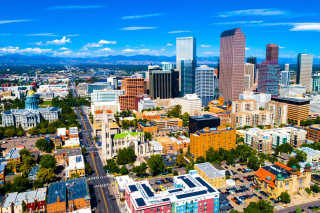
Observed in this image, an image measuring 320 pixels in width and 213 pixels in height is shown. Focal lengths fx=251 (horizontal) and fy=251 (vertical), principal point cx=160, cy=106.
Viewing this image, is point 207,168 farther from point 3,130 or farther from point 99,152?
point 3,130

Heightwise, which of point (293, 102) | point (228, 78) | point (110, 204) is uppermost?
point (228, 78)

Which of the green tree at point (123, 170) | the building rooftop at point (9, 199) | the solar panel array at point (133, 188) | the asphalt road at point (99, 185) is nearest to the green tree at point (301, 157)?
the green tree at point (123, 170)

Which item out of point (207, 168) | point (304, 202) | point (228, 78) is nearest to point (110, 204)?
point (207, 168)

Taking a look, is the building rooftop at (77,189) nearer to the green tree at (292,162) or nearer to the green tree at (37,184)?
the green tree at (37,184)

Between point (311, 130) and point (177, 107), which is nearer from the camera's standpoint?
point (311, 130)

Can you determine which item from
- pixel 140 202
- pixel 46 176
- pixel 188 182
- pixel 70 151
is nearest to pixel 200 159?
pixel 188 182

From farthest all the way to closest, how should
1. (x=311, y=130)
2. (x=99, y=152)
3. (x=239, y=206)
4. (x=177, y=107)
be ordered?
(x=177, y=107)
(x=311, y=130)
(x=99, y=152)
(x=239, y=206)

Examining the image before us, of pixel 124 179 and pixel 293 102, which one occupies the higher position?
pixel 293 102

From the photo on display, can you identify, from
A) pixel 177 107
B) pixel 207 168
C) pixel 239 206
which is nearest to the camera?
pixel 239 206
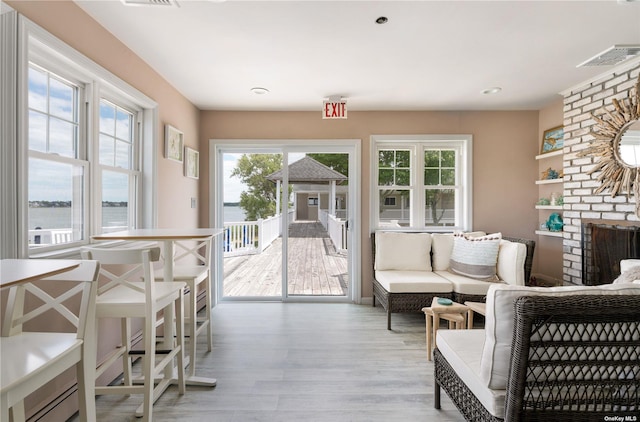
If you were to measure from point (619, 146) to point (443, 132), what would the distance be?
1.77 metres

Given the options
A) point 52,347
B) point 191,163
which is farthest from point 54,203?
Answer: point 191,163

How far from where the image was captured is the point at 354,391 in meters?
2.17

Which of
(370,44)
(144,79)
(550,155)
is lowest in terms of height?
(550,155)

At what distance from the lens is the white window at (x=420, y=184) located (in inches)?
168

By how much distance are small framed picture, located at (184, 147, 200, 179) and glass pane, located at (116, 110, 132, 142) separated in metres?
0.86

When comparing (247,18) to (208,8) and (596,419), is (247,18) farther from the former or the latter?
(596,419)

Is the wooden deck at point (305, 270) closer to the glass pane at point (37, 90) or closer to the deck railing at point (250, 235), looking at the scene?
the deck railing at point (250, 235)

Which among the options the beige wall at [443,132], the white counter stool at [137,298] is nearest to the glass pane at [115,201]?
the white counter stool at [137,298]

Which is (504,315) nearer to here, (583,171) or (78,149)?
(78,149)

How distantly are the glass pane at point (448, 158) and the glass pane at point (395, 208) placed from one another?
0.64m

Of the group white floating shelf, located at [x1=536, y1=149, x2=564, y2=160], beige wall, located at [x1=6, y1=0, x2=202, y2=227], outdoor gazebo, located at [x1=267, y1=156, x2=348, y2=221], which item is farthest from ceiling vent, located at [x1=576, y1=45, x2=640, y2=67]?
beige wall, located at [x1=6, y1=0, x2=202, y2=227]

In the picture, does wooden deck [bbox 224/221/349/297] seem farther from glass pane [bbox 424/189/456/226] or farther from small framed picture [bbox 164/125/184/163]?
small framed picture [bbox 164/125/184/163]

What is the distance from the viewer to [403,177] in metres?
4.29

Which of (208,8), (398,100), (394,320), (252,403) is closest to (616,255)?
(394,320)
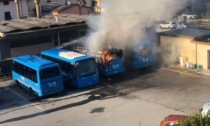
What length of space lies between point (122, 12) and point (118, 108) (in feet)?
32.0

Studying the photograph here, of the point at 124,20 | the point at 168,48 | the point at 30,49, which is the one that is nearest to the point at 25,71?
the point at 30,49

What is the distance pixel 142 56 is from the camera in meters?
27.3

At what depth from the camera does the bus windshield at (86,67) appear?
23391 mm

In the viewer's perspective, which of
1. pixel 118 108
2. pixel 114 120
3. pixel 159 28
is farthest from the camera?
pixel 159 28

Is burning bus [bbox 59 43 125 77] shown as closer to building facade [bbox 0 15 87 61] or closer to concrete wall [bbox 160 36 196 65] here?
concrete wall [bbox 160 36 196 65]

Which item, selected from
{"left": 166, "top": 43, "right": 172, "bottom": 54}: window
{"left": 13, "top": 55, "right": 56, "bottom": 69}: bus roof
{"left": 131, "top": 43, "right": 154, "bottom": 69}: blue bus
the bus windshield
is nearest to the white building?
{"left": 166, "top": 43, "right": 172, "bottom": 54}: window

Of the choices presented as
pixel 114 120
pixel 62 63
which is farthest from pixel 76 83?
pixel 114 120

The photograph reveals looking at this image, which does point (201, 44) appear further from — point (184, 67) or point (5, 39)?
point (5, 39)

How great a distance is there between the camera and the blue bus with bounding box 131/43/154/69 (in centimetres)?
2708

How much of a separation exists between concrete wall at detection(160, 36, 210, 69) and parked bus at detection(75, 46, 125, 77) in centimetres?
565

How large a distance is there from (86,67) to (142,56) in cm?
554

◇ ◇ ◇ ◇

(WHAT THIS TASK INVOLVES): Output every entry verbatim. Pictures do not belong in the copy.

(THE SOLUTION):
Observed in this image, an image measuring 320 pixels in width and 213 pixels in height is shown. Focal lengths fx=251 (horizontal) and fy=251 (vertical), principal point cx=160, cy=106.
Viewing this image, is point 207,168 farther from point 3,130 or farther from point 99,152?
point 3,130

Heightwise, which of point (293, 102) | point (228, 78) | point (110, 204) is uppermost?
point (228, 78)

Which of the green tree at point (123, 170) | the building rooftop at point (9, 199) | the solar panel array at point (133, 188) | the asphalt road at point (99, 185) is nearest to the green tree at point (301, 157)?
the green tree at point (123, 170)

Which item out of point (207, 168) | point (304, 202) | point (228, 78) is nearest to point (110, 204)?
point (207, 168)

Taking a look, is the building rooftop at (77,189) nearer to the green tree at (292,162) or nearer to the green tree at (37,184)?
the green tree at (37,184)

Between point (311, 130) and point (177, 107), which is nearer from the camera's standpoint?
point (311, 130)

Can you determine which item from
- pixel 140 202
- pixel 46 176
- pixel 188 182
- pixel 70 151
is nearest to pixel 200 159?
pixel 188 182

From farthest all the way to closest, how should
1. (x=311, y=130)
2. (x=99, y=152)
3. (x=239, y=206)
4. (x=177, y=107)
be ordered?
(x=177, y=107)
(x=311, y=130)
(x=99, y=152)
(x=239, y=206)

Examining the image before us, of pixel 124 179 and pixel 293 102, which one occupies the higher position?
pixel 293 102

From the photo on display, can you identify, from
A) pixel 177 107
B) pixel 207 168
C) pixel 239 206
which is nearest to the camera?
pixel 239 206
If you were to measure from point (619, 146) to point (443, 132), what would the distance be?
1.77 metres

Given the options
A) point 52,347
B) point 191,163
which is farthest from point 54,203?
Answer: point 191,163

How far from where the image was captured is the point at 354,391 in meters?
2.17

Which of
(370,44)
(144,79)
(550,155)
is lowest in terms of height?
(550,155)

At what distance from the lens is the white window at (x=420, y=184) located (in inches)?
168

By how much distance are small framed picture, located at (184, 147, 200, 179) and glass pane, located at (116, 110, 132, 142) separated in metres?
0.86

When comparing (247,18) to (208,8) and (596,419), is (247,18) farther from the former or the latter?
(596,419)

Is the wooden deck at point (305, 270) closer to the glass pane at point (37, 90) or closer to the deck railing at point (250, 235), looking at the scene?
the deck railing at point (250, 235)

Which among the options the beige wall at [443,132], the white counter stool at [137,298] is nearest to the glass pane at [115,201]?
the white counter stool at [137,298]

Which is (504,315) nearer to here, (583,171) or (78,149)?
(78,149)

How distantly are the glass pane at point (448, 158) and the glass pane at point (395, 208) placed from one another?
0.64m

Of the group white floating shelf, located at [x1=536, y1=149, x2=564, y2=160], beige wall, located at [x1=6, y1=0, x2=202, y2=227], outdoor gazebo, located at [x1=267, y1=156, x2=348, y2=221], which item is farthest from ceiling vent, located at [x1=576, y1=45, x2=640, y2=67]?
beige wall, located at [x1=6, y1=0, x2=202, y2=227]

In the picture, does wooden deck [bbox 224/221/349/297] seem farther from glass pane [bbox 424/189/456/226] or farther from small framed picture [bbox 164/125/184/163]?
small framed picture [bbox 164/125/184/163]

What is the distance from the viewer to [403,177] in metres?
4.29

Which of (208,8), (398,100), (394,320), (252,403) is closest to (616,255)?
(394,320)
What length of space lies between point (122, 12) and point (118, 108) (in feet)?
32.0

Studying the photograph here, of the point at 124,20 | the point at 168,48 | the point at 30,49, which is the one that is nearest to the point at 25,71?
the point at 30,49

What is the distance pixel 142 56 is from the camera in meters?
27.3

At what depth from the camera does the bus windshield at (86,67) appear?
23391 mm

In the viewer's perspective, which of
1. pixel 118 108
2. pixel 114 120
3. pixel 159 28
is farthest from the camera?
pixel 159 28

Is burning bus [bbox 59 43 125 77] shown as closer to building facade [bbox 0 15 87 61] or closer to concrete wall [bbox 160 36 196 65] here?
concrete wall [bbox 160 36 196 65]

Which item, selected from
{"left": 166, "top": 43, "right": 172, "bottom": 54}: window
{"left": 13, "top": 55, "right": 56, "bottom": 69}: bus roof
{"left": 131, "top": 43, "right": 154, "bottom": 69}: blue bus
the bus windshield
is nearest to the white building?
{"left": 166, "top": 43, "right": 172, "bottom": 54}: window

Of the choices presented as
pixel 114 120
pixel 62 63
which is farthest from pixel 76 83?
pixel 114 120

The photograph reveals looking at this image, which does point (201, 44) appear further from — point (184, 67) or point (5, 39)?
point (5, 39)

How great a distance is there between the camera and the blue bus with bounding box 131/43/154/69 (in centimetres)?
2708

How much of a separation exists between concrete wall at detection(160, 36, 210, 69) and parked bus at detection(75, 46, 125, 77) in centimetres?
565

How large a distance is there from (86,67) to (142,56) in cm?
554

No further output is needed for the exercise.